当社でお付き合いのあるAさんは、親の相続でBさん、Cさんと共に土地付き建物を取得し、各3分の1の割合で共有しています。

建物は空き家であり、そろそろ外壁の大規模修繕を行いたいと考えているほか、将来的に第三者への売却も検討しています。しかし、Cさんが所在不明になっており、連絡をとることができません。

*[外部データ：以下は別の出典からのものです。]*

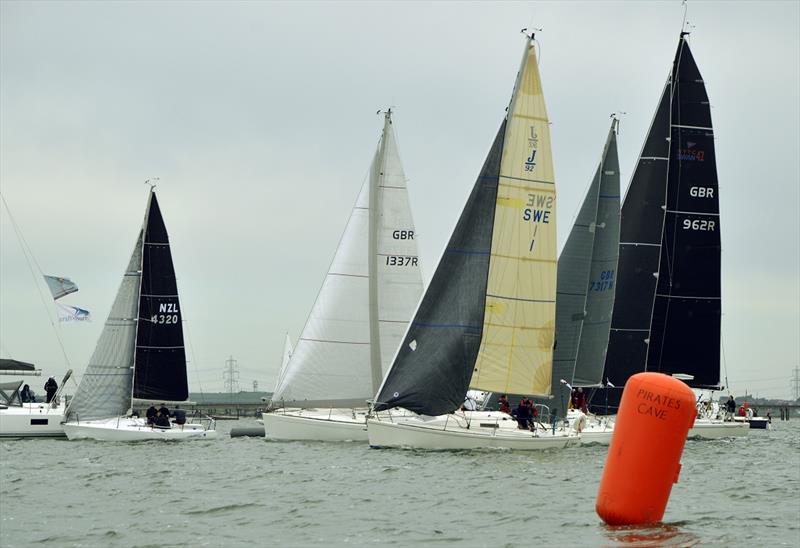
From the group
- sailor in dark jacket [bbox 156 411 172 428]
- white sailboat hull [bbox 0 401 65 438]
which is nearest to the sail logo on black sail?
sailor in dark jacket [bbox 156 411 172 428]

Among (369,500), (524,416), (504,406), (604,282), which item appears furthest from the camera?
(604,282)

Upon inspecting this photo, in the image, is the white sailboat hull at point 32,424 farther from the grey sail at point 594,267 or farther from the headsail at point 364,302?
the grey sail at point 594,267

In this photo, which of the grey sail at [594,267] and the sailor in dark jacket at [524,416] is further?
the grey sail at [594,267]

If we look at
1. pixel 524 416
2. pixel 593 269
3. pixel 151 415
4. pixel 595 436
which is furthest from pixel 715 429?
pixel 151 415

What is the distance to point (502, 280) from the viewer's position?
3712 cm

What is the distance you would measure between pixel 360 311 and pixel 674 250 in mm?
11721

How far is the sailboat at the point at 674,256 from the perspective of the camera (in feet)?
152

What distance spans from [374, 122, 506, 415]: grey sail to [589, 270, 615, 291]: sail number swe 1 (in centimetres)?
1045

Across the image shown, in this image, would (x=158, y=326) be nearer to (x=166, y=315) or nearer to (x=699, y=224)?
(x=166, y=315)

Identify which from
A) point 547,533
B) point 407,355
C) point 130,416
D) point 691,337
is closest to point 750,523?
point 547,533

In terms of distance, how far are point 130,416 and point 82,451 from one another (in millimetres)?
6295

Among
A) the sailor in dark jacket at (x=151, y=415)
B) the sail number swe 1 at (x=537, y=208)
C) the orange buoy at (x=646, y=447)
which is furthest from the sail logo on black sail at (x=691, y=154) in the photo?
the orange buoy at (x=646, y=447)

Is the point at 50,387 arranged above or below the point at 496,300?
below

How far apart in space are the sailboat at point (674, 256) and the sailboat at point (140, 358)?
1558cm
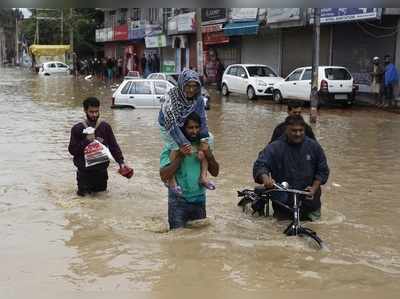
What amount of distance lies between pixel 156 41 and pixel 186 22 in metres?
6.93

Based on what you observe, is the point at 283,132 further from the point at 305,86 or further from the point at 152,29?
the point at 152,29

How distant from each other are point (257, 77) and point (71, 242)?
19.6 metres

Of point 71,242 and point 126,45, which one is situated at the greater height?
point 126,45

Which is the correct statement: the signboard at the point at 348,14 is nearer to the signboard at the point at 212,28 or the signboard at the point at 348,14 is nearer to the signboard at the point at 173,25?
the signboard at the point at 212,28

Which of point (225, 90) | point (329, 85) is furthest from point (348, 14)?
point (225, 90)

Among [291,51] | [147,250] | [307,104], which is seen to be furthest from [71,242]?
→ [291,51]

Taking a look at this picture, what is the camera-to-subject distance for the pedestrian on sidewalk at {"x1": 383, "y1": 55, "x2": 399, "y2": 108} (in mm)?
19875

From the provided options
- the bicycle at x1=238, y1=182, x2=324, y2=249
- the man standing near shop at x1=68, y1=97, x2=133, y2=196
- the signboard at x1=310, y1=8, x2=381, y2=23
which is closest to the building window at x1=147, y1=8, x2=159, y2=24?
the signboard at x1=310, y1=8, x2=381, y2=23

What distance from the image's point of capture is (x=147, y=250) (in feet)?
19.3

AさんとBさんだけで大規模修繕や売却を行うことはできるのでしょうか。

回答

共有物の物理的な変化を伴う大規模修繕や共有物の売却をするためには、現行民法上、共有者全員の同意が必要とされています。そのため、Cさんの同意を得られない場合にこれらを行うことはできません。しかし、令和3年法律第24号による改正後の民法(令和5年4月1日施行。以下「改正民法」といいます)のもとであれば、Cさんが所在不明であっても大規模修繕や売却を行うことができる場合があります。

解説

1.所有者不明土地に関する法改正等

昨今、所有者不明土地(不動産登記簿により所有者が直ちに判明しない土地や、所有者が判明しても所在不明で連絡がつかない土地)の対応が問題となっています。そこで、所有者不明土地・建物の発生を防止するとともに、これらの利活用を促進するため、令和3年4月21日に次の法律の制改定行われました(令和3年法律第24号、同第25号)。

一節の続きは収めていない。